### Exercise:
In the text below on labyrinths and views of nature, list every relationship to nature that the closing quotation says we must move beyond.

### Text segment:
━━━━━━

The surest way to experience the labyrinth's intricate pathway and feel the cunning blend of concealment and revelation is the path - always seeming to take you to the centre, only then to swing back out again, suddenly finds you standing at the centre, unsure how you arrived - is to go and walk, or run, one of the ancient labyrinths that still exist". http://www.labyrinthos.net/labyrinthstory.html

As Alaimo   Hekman (2008: 12-13] urge, we might work with Haraway's stories to be reminded that our understanding of nature should incorporate historically located people, other organisms and technological artefacts. "Nature" must encompass demarcation and continuity among actors that are both human and nonhuman, organic and inorganic. The practice of otherworldly conversations in which various nonhuman entities participate as subjects rather than objects – provides one model for ethical relations that respect difference and allow for mutual transformation. Or in the words of Haraway herself:

"We must find another relationship to nature besides reification, possession, appropriation, and nostalgia. No longer able to sustain the fictions of being either subjects or objects, all the partners in the potent conversations that constitute nature must find a new ground for making meanings together." (Haraway, 2008:158 in Alaimo   Hekman)

━━━━━━

(Scene geometry reasoning data)

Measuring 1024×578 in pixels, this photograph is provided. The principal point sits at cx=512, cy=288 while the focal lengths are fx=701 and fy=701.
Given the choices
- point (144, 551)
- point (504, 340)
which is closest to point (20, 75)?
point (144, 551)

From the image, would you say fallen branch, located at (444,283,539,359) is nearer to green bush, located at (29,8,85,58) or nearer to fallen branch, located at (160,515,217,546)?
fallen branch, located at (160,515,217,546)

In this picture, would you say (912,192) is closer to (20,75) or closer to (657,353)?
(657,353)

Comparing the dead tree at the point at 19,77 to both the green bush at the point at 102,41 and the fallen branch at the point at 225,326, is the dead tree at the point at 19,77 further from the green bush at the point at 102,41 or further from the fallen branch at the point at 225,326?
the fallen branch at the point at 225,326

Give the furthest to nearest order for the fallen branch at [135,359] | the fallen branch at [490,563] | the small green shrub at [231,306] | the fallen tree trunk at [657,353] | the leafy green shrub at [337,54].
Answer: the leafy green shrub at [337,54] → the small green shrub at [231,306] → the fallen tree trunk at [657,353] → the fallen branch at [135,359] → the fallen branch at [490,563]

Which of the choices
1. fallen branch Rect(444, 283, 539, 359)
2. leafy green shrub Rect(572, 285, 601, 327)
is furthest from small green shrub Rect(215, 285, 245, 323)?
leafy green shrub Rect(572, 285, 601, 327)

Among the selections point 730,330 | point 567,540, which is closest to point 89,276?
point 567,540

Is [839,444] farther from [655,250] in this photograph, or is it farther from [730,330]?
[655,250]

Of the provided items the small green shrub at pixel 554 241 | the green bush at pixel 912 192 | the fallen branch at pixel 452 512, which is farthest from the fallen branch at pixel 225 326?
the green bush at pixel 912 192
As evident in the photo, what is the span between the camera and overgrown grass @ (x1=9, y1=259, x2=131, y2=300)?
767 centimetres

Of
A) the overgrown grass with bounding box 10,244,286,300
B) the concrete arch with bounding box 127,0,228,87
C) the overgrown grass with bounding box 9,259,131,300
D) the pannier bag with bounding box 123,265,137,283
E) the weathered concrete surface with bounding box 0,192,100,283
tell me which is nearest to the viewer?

━━━━━━

### Completed exercise:
Reification, possession, appropriation, and nostalgia.